### 選定抜粋
Monday, January 16, 2006

1.『二源泉』の位置(1)新たな論理の探求

慌しく一週間が過ぎた。さぞ集中して勉強に励んでいることだろうと思われるかもしれないが、まったくさにあらず。相変わらずの事務処理に加え、思いがけない事件に巻き込まれ、2,3日潰れてしまった。

卑俗な、物悲しい、救いのない話で、精神的に疲弊した。私なりの「大リーグ挑戦」を励ましてくれる方もいれば、こうしてものの見事に脚を引っ張ってくれる人もいる。安心して背中を見せていたらいきなり撃たれたという感じである。疑念を抱くということは誰しもあるものだが、その疑念を客観的に相対化し、最低限度コントロールできるかどうかは知性、すなわち学者に必要不可欠な能力の枢要である、ということだけは付言しておきたいと思う。そもそも私の精神の単純率直さが分からないとは!

これから留学される私の友人たちには、この先きっと色んなことがあるだろうけど、nervous breakdownしないよう精神的なタフさを身につけることをお奨めしておきたい。一人で、海外で、博論準備の重圧に耐えるのはそう簡単なことではない。

### 演習の構成
1/ 上の抜粋の内容を二文で要約してください。
2/ 上の抜粋の続きを、最後の文の直後から書いてください。

### 提供情報

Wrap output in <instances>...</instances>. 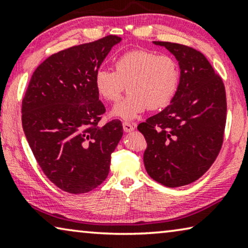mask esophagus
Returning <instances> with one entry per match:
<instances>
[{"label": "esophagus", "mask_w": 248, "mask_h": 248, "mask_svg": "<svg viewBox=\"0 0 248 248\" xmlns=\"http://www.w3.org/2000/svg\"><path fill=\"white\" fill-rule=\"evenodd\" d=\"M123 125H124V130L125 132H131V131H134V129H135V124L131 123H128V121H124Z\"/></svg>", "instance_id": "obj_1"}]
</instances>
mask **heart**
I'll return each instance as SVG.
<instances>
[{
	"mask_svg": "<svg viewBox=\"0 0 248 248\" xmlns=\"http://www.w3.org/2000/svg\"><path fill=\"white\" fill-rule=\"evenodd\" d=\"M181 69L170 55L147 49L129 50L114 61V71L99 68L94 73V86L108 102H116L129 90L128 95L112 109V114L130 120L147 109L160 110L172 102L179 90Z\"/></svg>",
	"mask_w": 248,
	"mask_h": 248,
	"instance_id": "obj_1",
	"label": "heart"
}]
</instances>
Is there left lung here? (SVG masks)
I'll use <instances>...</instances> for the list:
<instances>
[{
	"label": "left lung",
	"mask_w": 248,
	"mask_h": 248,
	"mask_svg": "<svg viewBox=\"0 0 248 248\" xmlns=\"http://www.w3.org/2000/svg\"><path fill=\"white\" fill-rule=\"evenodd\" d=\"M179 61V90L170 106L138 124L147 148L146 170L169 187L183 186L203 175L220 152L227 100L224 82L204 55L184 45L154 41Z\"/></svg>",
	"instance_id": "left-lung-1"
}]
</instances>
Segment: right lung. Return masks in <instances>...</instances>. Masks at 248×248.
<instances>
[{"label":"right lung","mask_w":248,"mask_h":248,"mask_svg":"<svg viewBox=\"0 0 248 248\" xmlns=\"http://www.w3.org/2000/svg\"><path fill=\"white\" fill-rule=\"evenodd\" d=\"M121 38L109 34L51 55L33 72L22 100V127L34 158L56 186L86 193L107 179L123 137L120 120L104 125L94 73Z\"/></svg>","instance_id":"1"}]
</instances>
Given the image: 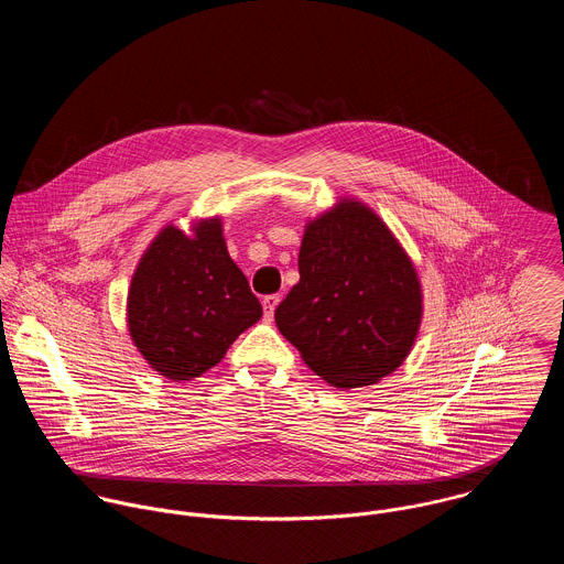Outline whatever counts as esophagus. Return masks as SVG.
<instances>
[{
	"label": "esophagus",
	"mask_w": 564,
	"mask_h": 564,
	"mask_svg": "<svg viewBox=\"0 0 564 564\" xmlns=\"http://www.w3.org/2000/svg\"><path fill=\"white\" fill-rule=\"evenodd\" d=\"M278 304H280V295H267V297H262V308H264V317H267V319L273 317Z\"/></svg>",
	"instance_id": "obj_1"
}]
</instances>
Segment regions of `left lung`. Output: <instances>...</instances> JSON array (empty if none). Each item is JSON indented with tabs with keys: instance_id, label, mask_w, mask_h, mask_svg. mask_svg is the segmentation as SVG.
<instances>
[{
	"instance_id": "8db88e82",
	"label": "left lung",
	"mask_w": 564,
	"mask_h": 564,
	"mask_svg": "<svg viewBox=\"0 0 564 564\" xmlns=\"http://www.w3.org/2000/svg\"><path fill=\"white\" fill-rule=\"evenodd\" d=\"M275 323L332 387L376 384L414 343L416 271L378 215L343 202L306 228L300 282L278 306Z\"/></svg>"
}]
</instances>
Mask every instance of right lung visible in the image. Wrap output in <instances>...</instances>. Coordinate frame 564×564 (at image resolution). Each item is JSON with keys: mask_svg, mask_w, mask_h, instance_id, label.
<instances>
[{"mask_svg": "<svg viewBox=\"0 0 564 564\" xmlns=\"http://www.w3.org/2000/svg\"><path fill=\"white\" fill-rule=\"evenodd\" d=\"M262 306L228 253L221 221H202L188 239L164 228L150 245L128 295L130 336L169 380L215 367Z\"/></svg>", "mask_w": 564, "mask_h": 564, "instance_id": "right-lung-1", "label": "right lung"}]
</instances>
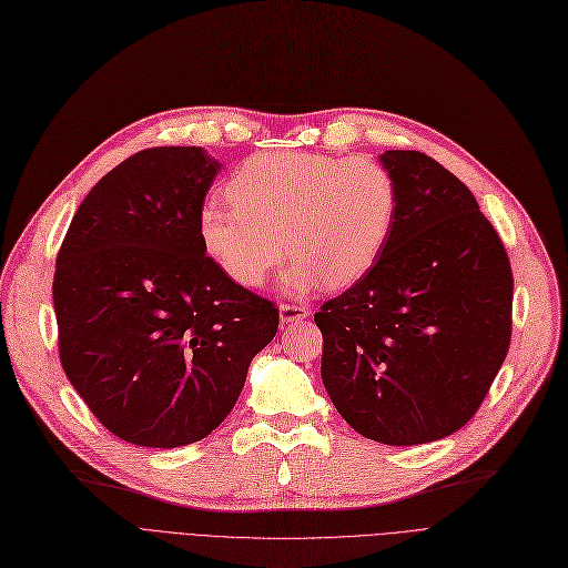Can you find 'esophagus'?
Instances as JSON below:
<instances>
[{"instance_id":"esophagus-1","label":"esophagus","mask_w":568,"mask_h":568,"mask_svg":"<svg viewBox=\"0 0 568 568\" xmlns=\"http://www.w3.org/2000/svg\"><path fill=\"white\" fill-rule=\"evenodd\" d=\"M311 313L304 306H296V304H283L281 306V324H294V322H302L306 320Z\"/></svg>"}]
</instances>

### 最終解答
1/ 筆者は、事務処理に加えて思いがけない事件に巻き込まれたことで、慌ただしい一週間のうち2、3日を潰し、精神的に疲弊した。また、これから留学する友人たちに対して、精神的なタフさを身につけるよう勧め、一人で海外で博論準備の重圧に耐えるのは簡単なことではないと述べている。

2/
さて、リズム論文の校閲も終了し、残るは『二源泉』読解である。もう残り一カ月をきってしまった。

以下は、いずれフランス語で書かれる講演の素描である。ベルクソンの『二源泉』をまったく(あるいはほとんど)読んだことがない、しかしベルクソンについて一応の予備知識を持っているという哲学科の学生を聴衆として念頭においている。



あまりscolaireな形で、protocoleにのっとって皆さんを眠くさせるのは本意ではないので、一気に主題に入らせていただきます。

ベルクソンの『道徳と宗教の二源泉』の主題とは何か?この一見きわめて容易に見える問いが、実は、『二源泉』をめぐる問いのうちで最も難しいものの一つなのです。

はたして『二源泉』は哲学書なのか?道徳と宗教の歴史的起源を探る歴史書なのか?社会学的・人類学的著作なのか?誰がこれらの問いに完全な答えを与ええたでしょうか?

実はこの諸科学を横断しているところから来る曖昧さこそ、ベルクソン哲学の独創性をなす構成要素の一つなのです。その独創性は、ベルクソン哲学が諸科学と特殊な関係を結んでいるところに由来します。その関係とは一言で言えば、それら諸科学の絶えざる再鋳造の試みとでも言えるでしょうか?

実際、『試論』とは何でしょうか?人間の意識を抽象化して取り出すことに反対し、生のままの具体的な意識を持続の中に見出すことを主眼とする著作だと考えられています。しかし、実際には、人間の意識を粗雑な抽象化によってその本質を毀損することなしには捉えられなかった当時の実験心理学(精神物理学)に対する批判であり、持続概念を用いることによって、意識をより正確に、より繊細に把捉しようとする新たな論理を提出しようとした著作ではなかったでしょうか?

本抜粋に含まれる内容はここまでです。